▸ **Spatial reasoning question data**
>> START

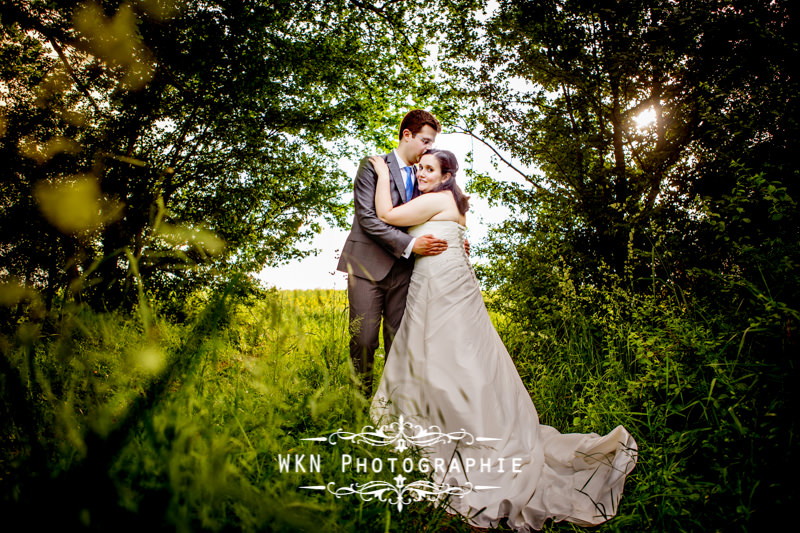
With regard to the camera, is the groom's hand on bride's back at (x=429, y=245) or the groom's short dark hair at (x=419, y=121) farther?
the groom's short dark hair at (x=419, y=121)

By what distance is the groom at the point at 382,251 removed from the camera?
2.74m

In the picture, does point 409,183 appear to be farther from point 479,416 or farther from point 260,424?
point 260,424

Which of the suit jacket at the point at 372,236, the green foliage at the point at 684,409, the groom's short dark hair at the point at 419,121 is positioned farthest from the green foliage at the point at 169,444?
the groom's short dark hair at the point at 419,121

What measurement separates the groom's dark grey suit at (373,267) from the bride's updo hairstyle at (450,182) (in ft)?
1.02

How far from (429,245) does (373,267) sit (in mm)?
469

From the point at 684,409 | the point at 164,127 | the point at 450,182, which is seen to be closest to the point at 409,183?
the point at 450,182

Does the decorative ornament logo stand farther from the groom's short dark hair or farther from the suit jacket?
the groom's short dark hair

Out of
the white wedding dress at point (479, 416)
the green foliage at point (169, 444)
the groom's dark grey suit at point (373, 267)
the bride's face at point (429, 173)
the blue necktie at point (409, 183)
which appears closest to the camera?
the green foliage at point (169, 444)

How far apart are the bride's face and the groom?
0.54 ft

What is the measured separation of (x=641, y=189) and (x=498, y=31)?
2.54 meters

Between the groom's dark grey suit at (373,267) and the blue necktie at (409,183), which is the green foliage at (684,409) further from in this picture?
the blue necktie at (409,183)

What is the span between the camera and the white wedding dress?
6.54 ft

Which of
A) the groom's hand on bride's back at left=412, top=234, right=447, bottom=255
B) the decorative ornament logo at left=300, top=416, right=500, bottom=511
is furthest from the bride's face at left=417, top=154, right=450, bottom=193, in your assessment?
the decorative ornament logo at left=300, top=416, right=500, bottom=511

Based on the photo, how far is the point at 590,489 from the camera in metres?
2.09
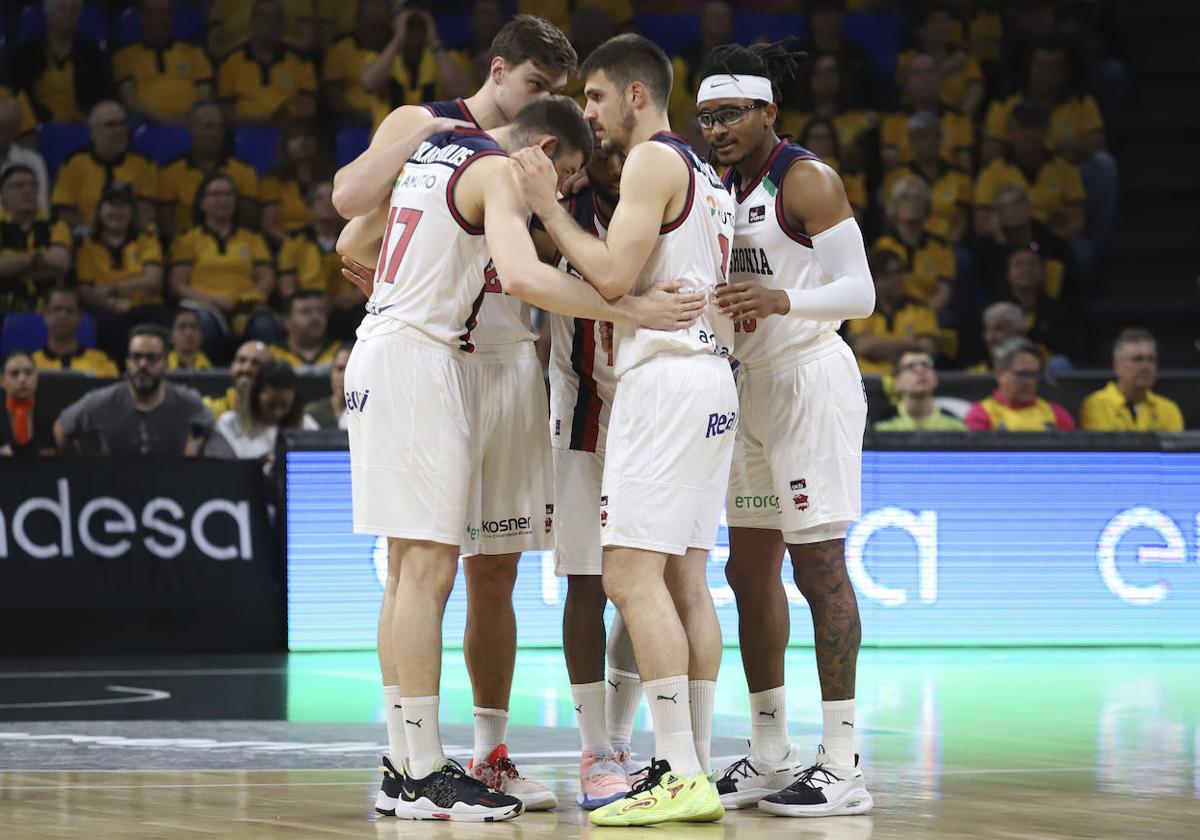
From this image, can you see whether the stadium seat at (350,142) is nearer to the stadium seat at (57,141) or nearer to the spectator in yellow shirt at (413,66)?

>> END

▸ **EXERCISE INSTRUCTIONS**
Repeat all the items above word for word, leaving out the pictures.

▸ **RESULT FOR THIS EXERCISE**
With regard to the camera, is the groom's hand on bride's back at (x=429, y=245) or the groom's short dark hair at (x=419, y=121) farther?
the groom's short dark hair at (x=419, y=121)

By what distance is the groom at the point at 382,251 removed from the camera?
2.74m

In the picture, does point 409,183 appear to be farther from point 479,416 or farther from point 260,424?
point 260,424

Which of the suit jacket at the point at 372,236, the green foliage at the point at 684,409, the groom's short dark hair at the point at 419,121 is positioned farthest from the green foliage at the point at 169,444?
the groom's short dark hair at the point at 419,121

What measurement separates the groom's dark grey suit at (373,267) from the bride's updo hairstyle at (450,182) (in ft)?
1.02

How far from (429,245) does (373,267) sit (in mm)?
469

From the point at 684,409 | the point at 164,127 | the point at 450,182, which is seen to be closest to the point at 409,183?
the point at 450,182

Does the decorative ornament logo stand farther from the groom's short dark hair or farther from the suit jacket?
the groom's short dark hair

Out of
the white wedding dress at point (479, 416)
the green foliage at point (169, 444)
the groom's dark grey suit at point (373, 267)
the bride's face at point (429, 173)
the blue necktie at point (409, 183)
which appears closest to the camera?
the green foliage at point (169, 444)

How far apart are the bride's face and the groom?
0.54 ft

What is the measured separation of (x=641, y=189) and (x=498, y=31)?
2.54 meters

Between the groom's dark grey suit at (373,267) and the blue necktie at (409,183), which is the green foliage at (684,409) further from in this picture?
the blue necktie at (409,183)

What is the span between the camera and the white wedding dress?
6.54 ft

Which of
A) the groom's hand on bride's back at left=412, top=234, right=447, bottom=255
B) the decorative ornament logo at left=300, top=416, right=500, bottom=511
is furthest from the bride's face at left=417, top=154, right=450, bottom=193, in your assessment?
the decorative ornament logo at left=300, top=416, right=500, bottom=511

Based on the photo, how far is the point at 590,489 from the camera in metres?
2.09
From this image, can you see whether the stadium seat at (350,142) is nearer to the stadium seat at (57,141) or nearer to the spectator in yellow shirt at (413,66)?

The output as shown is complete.